## Tasks to carry out
(a) In the LXD issue thread, what does the commenter give as the purpose of the SNAT?
(b) Please write the next part of the LXD issue thread, picking up right after its final sentence.

Open Vultaire opened 2 years ago
I think this would make sense, but as well as the code change, will also need a DB patch to expand any previously stored non-member specific key into multiple values, one with the same value for each member in the cluster at the time of the upgrade.
@stgraber any objections?
I think that makes sense. We'd need to make sure that it doesn't apply to OVN networks though.
Thank you for considering this feature request.
I don't want to interfere too deeply with the setting of milestones, but in case it might influence prioritization, I'd like to explain about the use case a little more, as well as the workaround that we're presently considering since we lack this feature.
We have 2 metals that we are planning to deploy containers to. Effectively, the intent is to have the second metal for disaster recovery. We would ideally like to deploy 2 units of each application to each of the metals using LXD containers, but with ingress/egress traffic targeting only one of the hosts. (That's the purpose of the SNAT - for directing traffic to one of the hosts.) In the case of one metal going down, we could update routing to use the SNAT address of the other metal to "fail over" to using it instead.

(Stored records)
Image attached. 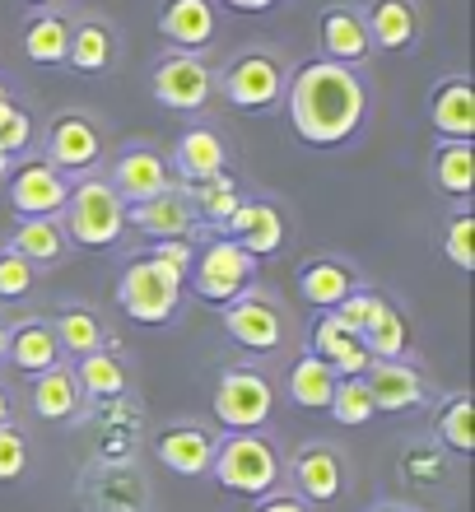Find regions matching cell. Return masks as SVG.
Here are the masks:
<instances>
[{
  "label": "cell",
  "instance_id": "1",
  "mask_svg": "<svg viewBox=\"0 0 475 512\" xmlns=\"http://www.w3.org/2000/svg\"><path fill=\"white\" fill-rule=\"evenodd\" d=\"M285 89H289V126L308 145H322V149L345 145L364 126L368 89L354 75V66L317 56V61H303L294 70V80H285Z\"/></svg>",
  "mask_w": 475,
  "mask_h": 512
},
{
  "label": "cell",
  "instance_id": "2",
  "mask_svg": "<svg viewBox=\"0 0 475 512\" xmlns=\"http://www.w3.org/2000/svg\"><path fill=\"white\" fill-rule=\"evenodd\" d=\"M210 471H215V480L229 489V494H252V499H261V494H271V489L280 485L285 466H280V452H275L271 438H261V433L252 429V433H229V438L215 447Z\"/></svg>",
  "mask_w": 475,
  "mask_h": 512
},
{
  "label": "cell",
  "instance_id": "3",
  "mask_svg": "<svg viewBox=\"0 0 475 512\" xmlns=\"http://www.w3.org/2000/svg\"><path fill=\"white\" fill-rule=\"evenodd\" d=\"M66 238L80 247H117L126 233V201L112 191V182L103 177H84L80 187H70L66 196Z\"/></svg>",
  "mask_w": 475,
  "mask_h": 512
},
{
  "label": "cell",
  "instance_id": "4",
  "mask_svg": "<svg viewBox=\"0 0 475 512\" xmlns=\"http://www.w3.org/2000/svg\"><path fill=\"white\" fill-rule=\"evenodd\" d=\"M252 275H257V256L247 252L238 238H215V243H205L201 252H196L187 280L196 284V294H201L205 303L224 308L229 298H238L247 284H252Z\"/></svg>",
  "mask_w": 475,
  "mask_h": 512
},
{
  "label": "cell",
  "instance_id": "5",
  "mask_svg": "<svg viewBox=\"0 0 475 512\" xmlns=\"http://www.w3.org/2000/svg\"><path fill=\"white\" fill-rule=\"evenodd\" d=\"M117 298H122L126 317H136L140 326H163L173 322L177 298H182V280H177L168 266H159L154 256H140L131 261L117 284Z\"/></svg>",
  "mask_w": 475,
  "mask_h": 512
},
{
  "label": "cell",
  "instance_id": "6",
  "mask_svg": "<svg viewBox=\"0 0 475 512\" xmlns=\"http://www.w3.org/2000/svg\"><path fill=\"white\" fill-rule=\"evenodd\" d=\"M275 410V387L257 368H229L215 387V419L229 433H252L261 429Z\"/></svg>",
  "mask_w": 475,
  "mask_h": 512
},
{
  "label": "cell",
  "instance_id": "7",
  "mask_svg": "<svg viewBox=\"0 0 475 512\" xmlns=\"http://www.w3.org/2000/svg\"><path fill=\"white\" fill-rule=\"evenodd\" d=\"M150 89L168 112H201L215 94V70L205 66L196 52H168L154 66Z\"/></svg>",
  "mask_w": 475,
  "mask_h": 512
},
{
  "label": "cell",
  "instance_id": "8",
  "mask_svg": "<svg viewBox=\"0 0 475 512\" xmlns=\"http://www.w3.org/2000/svg\"><path fill=\"white\" fill-rule=\"evenodd\" d=\"M219 89H224V98H229L233 108H243V112L275 108L285 98V66L271 52H243L219 75Z\"/></svg>",
  "mask_w": 475,
  "mask_h": 512
},
{
  "label": "cell",
  "instance_id": "9",
  "mask_svg": "<svg viewBox=\"0 0 475 512\" xmlns=\"http://www.w3.org/2000/svg\"><path fill=\"white\" fill-rule=\"evenodd\" d=\"M10 205L19 219H56L66 210V196H70V182L66 173L47 159H28L19 168H10Z\"/></svg>",
  "mask_w": 475,
  "mask_h": 512
},
{
  "label": "cell",
  "instance_id": "10",
  "mask_svg": "<svg viewBox=\"0 0 475 512\" xmlns=\"http://www.w3.org/2000/svg\"><path fill=\"white\" fill-rule=\"evenodd\" d=\"M224 331L233 345H243L252 354H275L285 340V312L275 308L266 294H238L224 303Z\"/></svg>",
  "mask_w": 475,
  "mask_h": 512
},
{
  "label": "cell",
  "instance_id": "11",
  "mask_svg": "<svg viewBox=\"0 0 475 512\" xmlns=\"http://www.w3.org/2000/svg\"><path fill=\"white\" fill-rule=\"evenodd\" d=\"M103 159V135L98 126L84 117V112H66L56 117L52 131H47V163H56L61 173H89L94 163Z\"/></svg>",
  "mask_w": 475,
  "mask_h": 512
},
{
  "label": "cell",
  "instance_id": "12",
  "mask_svg": "<svg viewBox=\"0 0 475 512\" xmlns=\"http://www.w3.org/2000/svg\"><path fill=\"white\" fill-rule=\"evenodd\" d=\"M191 224H196V205H191L187 191H159V196H150V201L140 205H126V229H140L150 233L154 243H163V238H187Z\"/></svg>",
  "mask_w": 475,
  "mask_h": 512
},
{
  "label": "cell",
  "instance_id": "13",
  "mask_svg": "<svg viewBox=\"0 0 475 512\" xmlns=\"http://www.w3.org/2000/svg\"><path fill=\"white\" fill-rule=\"evenodd\" d=\"M168 187H173V168H168V159H163L159 149H140V145L126 149L122 159H117V168H112V191L126 205L150 201V196H159Z\"/></svg>",
  "mask_w": 475,
  "mask_h": 512
},
{
  "label": "cell",
  "instance_id": "14",
  "mask_svg": "<svg viewBox=\"0 0 475 512\" xmlns=\"http://www.w3.org/2000/svg\"><path fill=\"white\" fill-rule=\"evenodd\" d=\"M364 387H368V396H373V405H378V410H387V415L410 410V405L424 401L420 368L406 364V359H373V364H368V373H364Z\"/></svg>",
  "mask_w": 475,
  "mask_h": 512
},
{
  "label": "cell",
  "instance_id": "15",
  "mask_svg": "<svg viewBox=\"0 0 475 512\" xmlns=\"http://www.w3.org/2000/svg\"><path fill=\"white\" fill-rule=\"evenodd\" d=\"M159 33L173 52H201L215 38V0H163Z\"/></svg>",
  "mask_w": 475,
  "mask_h": 512
},
{
  "label": "cell",
  "instance_id": "16",
  "mask_svg": "<svg viewBox=\"0 0 475 512\" xmlns=\"http://www.w3.org/2000/svg\"><path fill=\"white\" fill-rule=\"evenodd\" d=\"M224 229H229V238H238L247 252L257 256V261L261 256H275L285 247V215H280V205H271V201L238 205V210L224 219Z\"/></svg>",
  "mask_w": 475,
  "mask_h": 512
},
{
  "label": "cell",
  "instance_id": "17",
  "mask_svg": "<svg viewBox=\"0 0 475 512\" xmlns=\"http://www.w3.org/2000/svg\"><path fill=\"white\" fill-rule=\"evenodd\" d=\"M317 38H322L326 61H340V66L368 61V52H373L368 28H364V14L350 10V5H331V10L317 19Z\"/></svg>",
  "mask_w": 475,
  "mask_h": 512
},
{
  "label": "cell",
  "instance_id": "18",
  "mask_svg": "<svg viewBox=\"0 0 475 512\" xmlns=\"http://www.w3.org/2000/svg\"><path fill=\"white\" fill-rule=\"evenodd\" d=\"M429 122L443 140H475V94L466 75H452L429 94Z\"/></svg>",
  "mask_w": 475,
  "mask_h": 512
},
{
  "label": "cell",
  "instance_id": "19",
  "mask_svg": "<svg viewBox=\"0 0 475 512\" xmlns=\"http://www.w3.org/2000/svg\"><path fill=\"white\" fill-rule=\"evenodd\" d=\"M294 489H299L308 503H331L340 499V489H345V466H340L336 447L326 443H308L294 457Z\"/></svg>",
  "mask_w": 475,
  "mask_h": 512
},
{
  "label": "cell",
  "instance_id": "20",
  "mask_svg": "<svg viewBox=\"0 0 475 512\" xmlns=\"http://www.w3.org/2000/svg\"><path fill=\"white\" fill-rule=\"evenodd\" d=\"M159 461L177 475H205L210 461H215V438L201 429V424H168L154 443Z\"/></svg>",
  "mask_w": 475,
  "mask_h": 512
},
{
  "label": "cell",
  "instance_id": "21",
  "mask_svg": "<svg viewBox=\"0 0 475 512\" xmlns=\"http://www.w3.org/2000/svg\"><path fill=\"white\" fill-rule=\"evenodd\" d=\"M368 42L382 47V52H406L420 38V10L415 0H373L364 14Z\"/></svg>",
  "mask_w": 475,
  "mask_h": 512
},
{
  "label": "cell",
  "instance_id": "22",
  "mask_svg": "<svg viewBox=\"0 0 475 512\" xmlns=\"http://www.w3.org/2000/svg\"><path fill=\"white\" fill-rule=\"evenodd\" d=\"M350 289H359V280H354V270L345 266V261H336V256H313V261H303L299 294H303V303H313L317 312L336 308Z\"/></svg>",
  "mask_w": 475,
  "mask_h": 512
},
{
  "label": "cell",
  "instance_id": "23",
  "mask_svg": "<svg viewBox=\"0 0 475 512\" xmlns=\"http://www.w3.org/2000/svg\"><path fill=\"white\" fill-rule=\"evenodd\" d=\"M5 359H10L19 373L38 378L52 364H61V340L47 322H19L10 331V345H5Z\"/></svg>",
  "mask_w": 475,
  "mask_h": 512
},
{
  "label": "cell",
  "instance_id": "24",
  "mask_svg": "<svg viewBox=\"0 0 475 512\" xmlns=\"http://www.w3.org/2000/svg\"><path fill=\"white\" fill-rule=\"evenodd\" d=\"M224 163H229V149L210 126H187L182 131V140H177V173L187 182H205V177L224 173Z\"/></svg>",
  "mask_w": 475,
  "mask_h": 512
},
{
  "label": "cell",
  "instance_id": "25",
  "mask_svg": "<svg viewBox=\"0 0 475 512\" xmlns=\"http://www.w3.org/2000/svg\"><path fill=\"white\" fill-rule=\"evenodd\" d=\"M117 56V33H112L103 19H84V24H70V47H66V61L84 75H98V70L112 66Z\"/></svg>",
  "mask_w": 475,
  "mask_h": 512
},
{
  "label": "cell",
  "instance_id": "26",
  "mask_svg": "<svg viewBox=\"0 0 475 512\" xmlns=\"http://www.w3.org/2000/svg\"><path fill=\"white\" fill-rule=\"evenodd\" d=\"M331 391H336V373L326 359H317L313 350L299 354L294 368H289V401L299 410H326L331 405Z\"/></svg>",
  "mask_w": 475,
  "mask_h": 512
},
{
  "label": "cell",
  "instance_id": "27",
  "mask_svg": "<svg viewBox=\"0 0 475 512\" xmlns=\"http://www.w3.org/2000/svg\"><path fill=\"white\" fill-rule=\"evenodd\" d=\"M75 410H80V382H75V368L52 364L47 373H38V382H33V415L70 419Z\"/></svg>",
  "mask_w": 475,
  "mask_h": 512
},
{
  "label": "cell",
  "instance_id": "28",
  "mask_svg": "<svg viewBox=\"0 0 475 512\" xmlns=\"http://www.w3.org/2000/svg\"><path fill=\"white\" fill-rule=\"evenodd\" d=\"M66 47H70V24L66 14L56 10H42L28 19L24 28V52L33 66H61L66 61Z\"/></svg>",
  "mask_w": 475,
  "mask_h": 512
},
{
  "label": "cell",
  "instance_id": "29",
  "mask_svg": "<svg viewBox=\"0 0 475 512\" xmlns=\"http://www.w3.org/2000/svg\"><path fill=\"white\" fill-rule=\"evenodd\" d=\"M434 182L438 191H448L457 201H466L475 187V149L471 140H443L434 149Z\"/></svg>",
  "mask_w": 475,
  "mask_h": 512
},
{
  "label": "cell",
  "instance_id": "30",
  "mask_svg": "<svg viewBox=\"0 0 475 512\" xmlns=\"http://www.w3.org/2000/svg\"><path fill=\"white\" fill-rule=\"evenodd\" d=\"M364 350L373 354V359H406V345H410V322L401 317V312L382 298L378 312H373V322L364 326Z\"/></svg>",
  "mask_w": 475,
  "mask_h": 512
},
{
  "label": "cell",
  "instance_id": "31",
  "mask_svg": "<svg viewBox=\"0 0 475 512\" xmlns=\"http://www.w3.org/2000/svg\"><path fill=\"white\" fill-rule=\"evenodd\" d=\"M75 382H80V391L98 396V401H112V396H122L126 391V364L108 350H94V354H84L80 359Z\"/></svg>",
  "mask_w": 475,
  "mask_h": 512
},
{
  "label": "cell",
  "instance_id": "32",
  "mask_svg": "<svg viewBox=\"0 0 475 512\" xmlns=\"http://www.w3.org/2000/svg\"><path fill=\"white\" fill-rule=\"evenodd\" d=\"M14 252L28 256L33 266H47V261H56V256L66 252V229H61L56 219H19Z\"/></svg>",
  "mask_w": 475,
  "mask_h": 512
},
{
  "label": "cell",
  "instance_id": "33",
  "mask_svg": "<svg viewBox=\"0 0 475 512\" xmlns=\"http://www.w3.org/2000/svg\"><path fill=\"white\" fill-rule=\"evenodd\" d=\"M438 443H448L457 457H471L475 447V401L466 391H452L438 410Z\"/></svg>",
  "mask_w": 475,
  "mask_h": 512
},
{
  "label": "cell",
  "instance_id": "34",
  "mask_svg": "<svg viewBox=\"0 0 475 512\" xmlns=\"http://www.w3.org/2000/svg\"><path fill=\"white\" fill-rule=\"evenodd\" d=\"M56 340H61V354H94L103 350V340H108V331H103V322H98L89 308H66L61 317H56Z\"/></svg>",
  "mask_w": 475,
  "mask_h": 512
},
{
  "label": "cell",
  "instance_id": "35",
  "mask_svg": "<svg viewBox=\"0 0 475 512\" xmlns=\"http://www.w3.org/2000/svg\"><path fill=\"white\" fill-rule=\"evenodd\" d=\"M187 196H191V205H196L205 219H215V224H224V219L243 205V196H238V187H233L229 173L205 177V182H196V191H187Z\"/></svg>",
  "mask_w": 475,
  "mask_h": 512
},
{
  "label": "cell",
  "instance_id": "36",
  "mask_svg": "<svg viewBox=\"0 0 475 512\" xmlns=\"http://www.w3.org/2000/svg\"><path fill=\"white\" fill-rule=\"evenodd\" d=\"M340 424H368V419L378 415V405L368 396L364 378H336V391H331V405H326Z\"/></svg>",
  "mask_w": 475,
  "mask_h": 512
},
{
  "label": "cell",
  "instance_id": "37",
  "mask_svg": "<svg viewBox=\"0 0 475 512\" xmlns=\"http://www.w3.org/2000/svg\"><path fill=\"white\" fill-rule=\"evenodd\" d=\"M354 345H359V336H354L350 326L340 322V317H336L331 308H326L322 317L313 322V354H317V359H326V364H336L340 354L354 350Z\"/></svg>",
  "mask_w": 475,
  "mask_h": 512
},
{
  "label": "cell",
  "instance_id": "38",
  "mask_svg": "<svg viewBox=\"0 0 475 512\" xmlns=\"http://www.w3.org/2000/svg\"><path fill=\"white\" fill-rule=\"evenodd\" d=\"M443 252L457 270H475V215L471 210H457L448 219V233H443Z\"/></svg>",
  "mask_w": 475,
  "mask_h": 512
},
{
  "label": "cell",
  "instance_id": "39",
  "mask_svg": "<svg viewBox=\"0 0 475 512\" xmlns=\"http://www.w3.org/2000/svg\"><path fill=\"white\" fill-rule=\"evenodd\" d=\"M378 303H382V294H373V289H350V294L340 298V303H336L331 312H336L340 322L350 326L354 336H364V326L373 322V312H378Z\"/></svg>",
  "mask_w": 475,
  "mask_h": 512
},
{
  "label": "cell",
  "instance_id": "40",
  "mask_svg": "<svg viewBox=\"0 0 475 512\" xmlns=\"http://www.w3.org/2000/svg\"><path fill=\"white\" fill-rule=\"evenodd\" d=\"M28 289H33V261L5 247L0 252V298H24Z\"/></svg>",
  "mask_w": 475,
  "mask_h": 512
},
{
  "label": "cell",
  "instance_id": "41",
  "mask_svg": "<svg viewBox=\"0 0 475 512\" xmlns=\"http://www.w3.org/2000/svg\"><path fill=\"white\" fill-rule=\"evenodd\" d=\"M28 471V438L10 419L0 424V480H19Z\"/></svg>",
  "mask_w": 475,
  "mask_h": 512
},
{
  "label": "cell",
  "instance_id": "42",
  "mask_svg": "<svg viewBox=\"0 0 475 512\" xmlns=\"http://www.w3.org/2000/svg\"><path fill=\"white\" fill-rule=\"evenodd\" d=\"M19 149H28V112L0 98V154H19Z\"/></svg>",
  "mask_w": 475,
  "mask_h": 512
},
{
  "label": "cell",
  "instance_id": "43",
  "mask_svg": "<svg viewBox=\"0 0 475 512\" xmlns=\"http://www.w3.org/2000/svg\"><path fill=\"white\" fill-rule=\"evenodd\" d=\"M154 261L159 266H168L177 275V280L187 284V275H191V261H196V247L187 243V238H163V243H154Z\"/></svg>",
  "mask_w": 475,
  "mask_h": 512
},
{
  "label": "cell",
  "instance_id": "44",
  "mask_svg": "<svg viewBox=\"0 0 475 512\" xmlns=\"http://www.w3.org/2000/svg\"><path fill=\"white\" fill-rule=\"evenodd\" d=\"M368 364H373V354H368V350H364V340H359L354 350H345V354L336 359V364H331V373H336V378H364Z\"/></svg>",
  "mask_w": 475,
  "mask_h": 512
},
{
  "label": "cell",
  "instance_id": "45",
  "mask_svg": "<svg viewBox=\"0 0 475 512\" xmlns=\"http://www.w3.org/2000/svg\"><path fill=\"white\" fill-rule=\"evenodd\" d=\"M257 512H308V508H303V503L294 499V494H271V499L261 503Z\"/></svg>",
  "mask_w": 475,
  "mask_h": 512
},
{
  "label": "cell",
  "instance_id": "46",
  "mask_svg": "<svg viewBox=\"0 0 475 512\" xmlns=\"http://www.w3.org/2000/svg\"><path fill=\"white\" fill-rule=\"evenodd\" d=\"M229 10H238V14H266V10H275L280 0H224Z\"/></svg>",
  "mask_w": 475,
  "mask_h": 512
},
{
  "label": "cell",
  "instance_id": "47",
  "mask_svg": "<svg viewBox=\"0 0 475 512\" xmlns=\"http://www.w3.org/2000/svg\"><path fill=\"white\" fill-rule=\"evenodd\" d=\"M10 419V396H5V387H0V424Z\"/></svg>",
  "mask_w": 475,
  "mask_h": 512
},
{
  "label": "cell",
  "instance_id": "48",
  "mask_svg": "<svg viewBox=\"0 0 475 512\" xmlns=\"http://www.w3.org/2000/svg\"><path fill=\"white\" fill-rule=\"evenodd\" d=\"M5 345H10V326L0 322V359H5Z\"/></svg>",
  "mask_w": 475,
  "mask_h": 512
},
{
  "label": "cell",
  "instance_id": "49",
  "mask_svg": "<svg viewBox=\"0 0 475 512\" xmlns=\"http://www.w3.org/2000/svg\"><path fill=\"white\" fill-rule=\"evenodd\" d=\"M10 177V154H0V182Z\"/></svg>",
  "mask_w": 475,
  "mask_h": 512
},
{
  "label": "cell",
  "instance_id": "50",
  "mask_svg": "<svg viewBox=\"0 0 475 512\" xmlns=\"http://www.w3.org/2000/svg\"><path fill=\"white\" fill-rule=\"evenodd\" d=\"M28 5H52V0H28Z\"/></svg>",
  "mask_w": 475,
  "mask_h": 512
},
{
  "label": "cell",
  "instance_id": "51",
  "mask_svg": "<svg viewBox=\"0 0 475 512\" xmlns=\"http://www.w3.org/2000/svg\"><path fill=\"white\" fill-rule=\"evenodd\" d=\"M0 98H5V84H0Z\"/></svg>",
  "mask_w": 475,
  "mask_h": 512
},
{
  "label": "cell",
  "instance_id": "52",
  "mask_svg": "<svg viewBox=\"0 0 475 512\" xmlns=\"http://www.w3.org/2000/svg\"><path fill=\"white\" fill-rule=\"evenodd\" d=\"M382 512H396V508H382Z\"/></svg>",
  "mask_w": 475,
  "mask_h": 512
}]
</instances>
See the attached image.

## Answers for the tasks
(a) It is for directing traffic to one of the hosts.

(b)
Unfortunately, since we lack this feature, we can't use LXD clustering - instead, we're deploying to a single LXD server, and using "lxc copy --refresh" to clone the containers to the second LXD server. In the case of failover, we can start up the "standby" clones of the containers on the other host. (This is after updating Juju-side credentials to allow Juju to communicate with the other LXD server, since this is Juju-managed.)
The above doesn't sound too bad, but it's quite cumbersome. Any time we deploy a new app, or update an existing app, we need to remember to "lxc copy" that app's container and the Juju controller container to the other LXD host. If this is missed, in the case of failover we may end up with out-of-date or missing applications.
...Just wanted to share that context. Would love to have this sooner than "later", but admittedly I don't know how much later "later" is; hope this may help you understand our use case better as well. Thank you for your time!
Assuming LXD had the discussed SNAT feature...
So it sounds like even with LXD clustering, you'd still need to do lxc copy --refresh
to a standby instance on the other cluster member in order to have it available if one of the LXD members went down.
BTW, in the meantime you could just set ipv4.nat=false
on the network and then add a manual MASQUERADE rule to each cluster member's firewall.
Noted on both counts. Good feedback.
I think we missed the 3 node soft-requirement for LXD clusters. It makes sense, similar to other HA services that require quorum; we simply missed that it also applied to LXD. Since we only have 2 boxes which have been provided to us, I think we will likely use our "lxc copy"-based procedure; the bug is still valid but I retract my concerns re: the milestone.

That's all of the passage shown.